__Written tasks__
A. In the exchange about mandatory voting, what nationality is the writer's employer?
B. Rewrite everything from "I have written" down to "pay the fine." in the mandatory voting exchange, using "penalty" in place of "fine".

I have written absolutely nothing calling for anyone to lose the right to vote. Nada. Zilch. I resent you trying to lie about that, and I wish you'd stop.
In such case the employer is required to pay the fine.
You keep saying that, but just try telling my BRAZILIAN employer that he's paying a fine to the state of Oregon for my non-attendance at a polling place that we don't have anyway. You so glibly try to deal with serious issues when demanding that people vote and get multiple national holidays to do it that you ignore the practicalities of the problem.
Mine is maximum representation during campaigns and during elections,
Mandatory voting accomplishes neither, for reasons I've already beaten to death.
Yours ignores the fact that in your existing system obstructions are used to disenfranchise targeted groups
We're not talking about restrictions on voting, we're talking about making a voluntary action that MUST be voluntary to have any meaning into a mandatory one. Forcing people to vote when they simply do not care about the result does not improve the answer. Democracy is not well served by getting "an answer, any answer", it is best served by informed people making informed choices on matters that concern them.
Your view is wrong and against the very foundation of democracy.
Once you remove the critical concepts behind democracy you've undermined democracy beyond repair. That you do not understand this is, well, I give up. Taking away freedom in the search for "better democracy" is an oxymoron of gigantic proportions.
Needless to say, mandatory voting will not come to the US anytime soon, at least as long as the proponents of mail voting are still in congress. And I expect that when Wyden leaves, the next one from Oregon will tout the system still.
You don't get to choose which citizens can vote, that isn't democracy.
I don't know where the hell you get the idea I said anything about choosing which citizens can vote. I'm pointing out that forcing people to vote isn't giving them a choice, and it is, ultimately, their choice if they want to vote or not. It is THEIR right, not yours to decide for them.
Requiring all to vote means the interests of all must be the basis of a successful political campaign,
What utter bullshit. You think that making voting mandatory will make people care about the issues. Some small percentage, perhaps, but if they cared about the issues they'd already be voting. No, mandatory voting will increase the number of people that will be targets to sound bites and personalities, because if they don't care about the issues that's all that's left for them to base a vote on.
not niche special interests that when served deprive others of representation.
Nobody is talking about depriving anyone of the right to vote. The issue is whether making voting MANDATORY is a good thing, and you've said nothing to support that idea.
What seems to be a few levels above your pay grade is the basic concept that inherent in the concept of "rights", as in "the right to vote", is the right to not exercise that right.

__Dataset content__
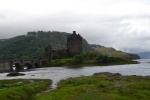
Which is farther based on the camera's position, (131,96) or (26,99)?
(26,99)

__Answers given__
A. Brazilian.

B.
I have written absolutely nothing calling for anyone to lose the right to vote. Nada. Zilch. I resent you trying to lie about that, and I wish you'd stop.
In such case the employer is required to pay the penalty.